Come 2016 and the medical fraternity is close to panicking, worrying about the plethora of regulations that will certainly herald the new year with. However, everything is not as bad as it seems, and the world is certainly not coming to an end. With no noticeable increase in denials, experts opine that the key still lies in preparation. Most of the practices that were savvy enough to update their EHRs are content with the knowledge that the new codes are going to be just fine.
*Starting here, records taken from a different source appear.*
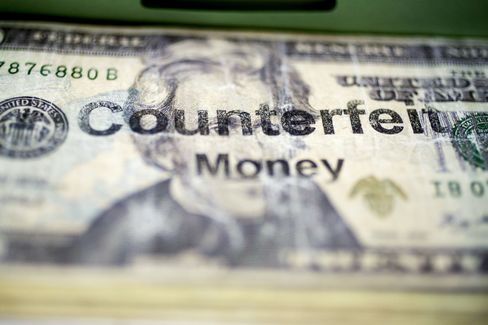 Mom With HP Printer Shows the Digital Ease of Counterfeit Bills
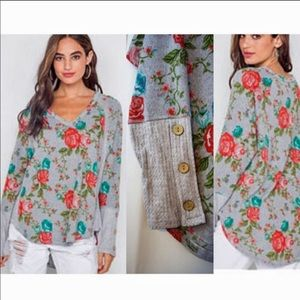 Floral print v neck long sleeve top NWT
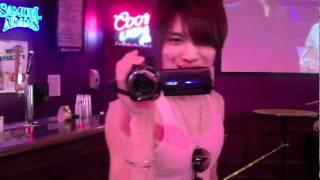 ジェジュンがビデオカメラをLAのバーで回してます。 ジュンスは無表情。...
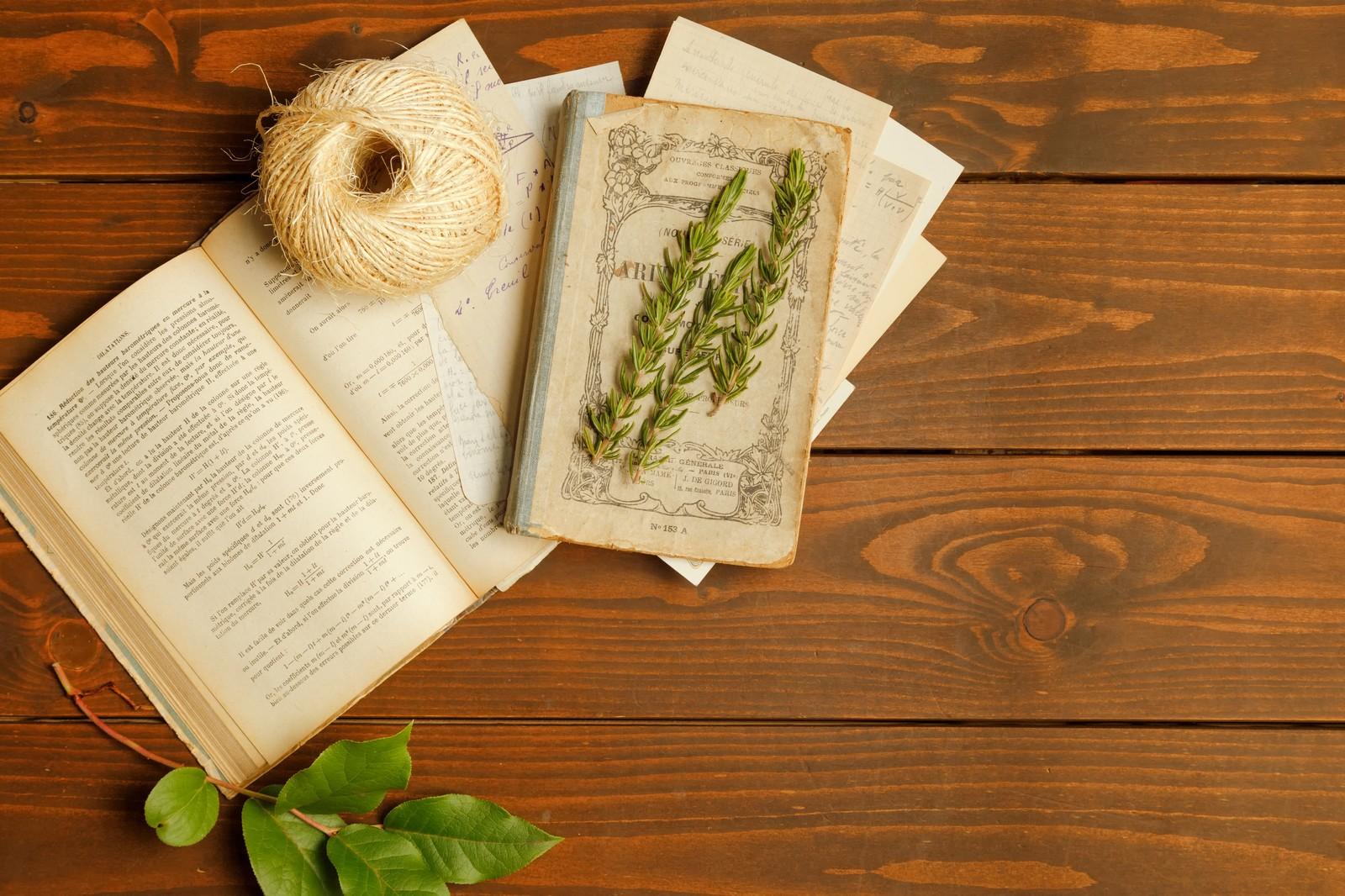 本と草と糸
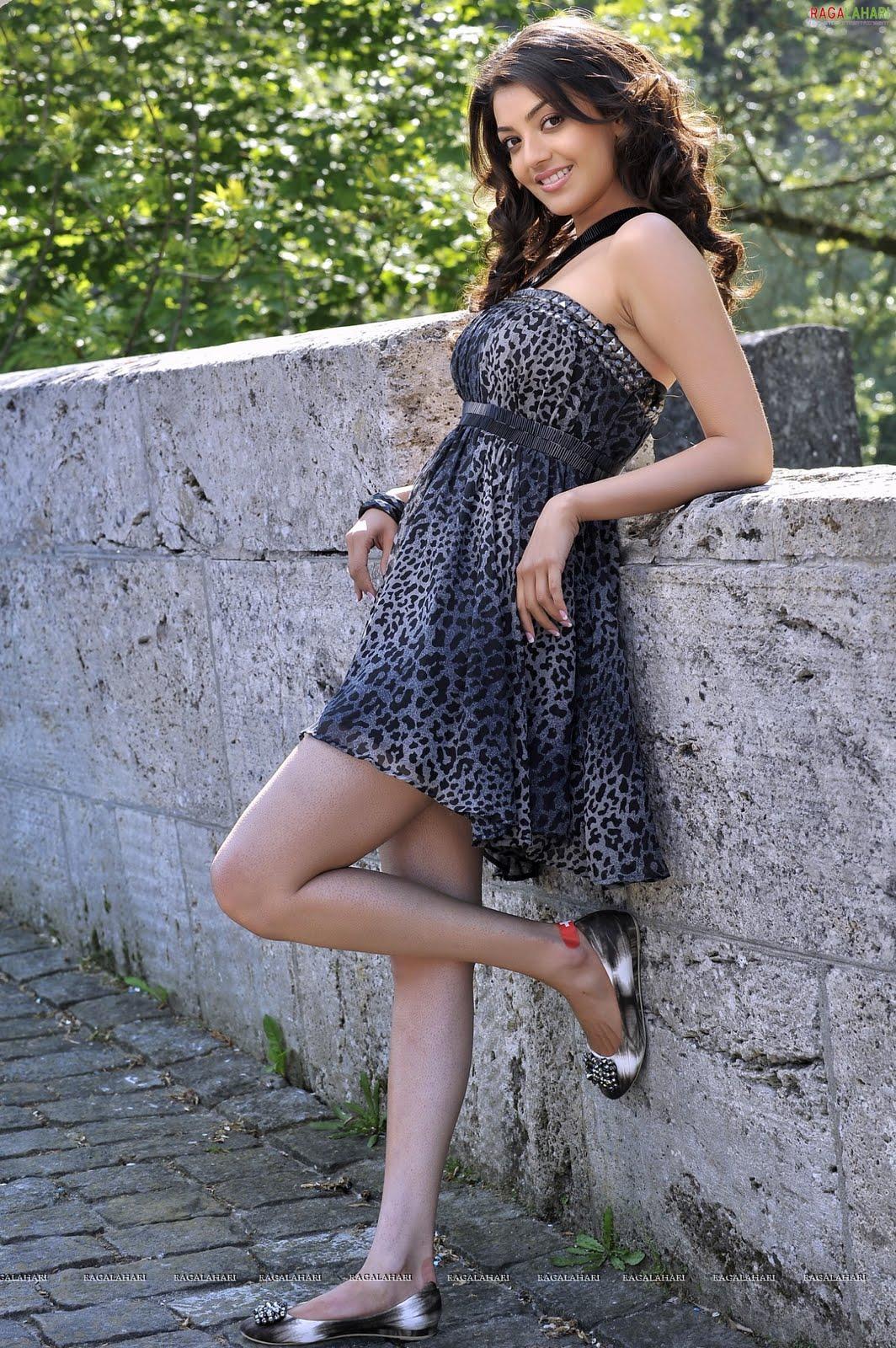 http://1.bp.blogspot.com/-n8qhR7H9R00/TeuUHx04JWI/AAAAAAAAIJ8/SEIiXPknKDU/s1600/veera-heroines-high-resolution4.jpg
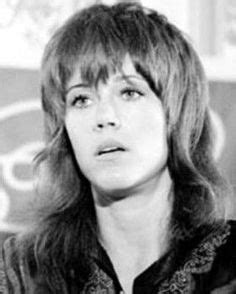 what actress in the 70s started the shag haircut jane fonda shag klute 2 body customization pinterest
Most of the worries regarding the ICD-10 transition like the anticipated 20 to 25 percent drop in coder productivity proved to be false calls.
Most payers have been adjudicating, and that seems to be making a lot of sense according to Elizabeth Woodcock of Woodcock and Associates. However, her fears are not unfounded when she expects a tight squeeze in the next year or year and a half. Practices cannot withstand a wave of denials, which will probably fizzle out; though ignoring such a possibility is at their risk. It is not just a matter of getting the codes right in the coming year, 2016 will probably hold more challenges in areas like pre-authorization, and pre-certification that may have stiffer requirements prescribed.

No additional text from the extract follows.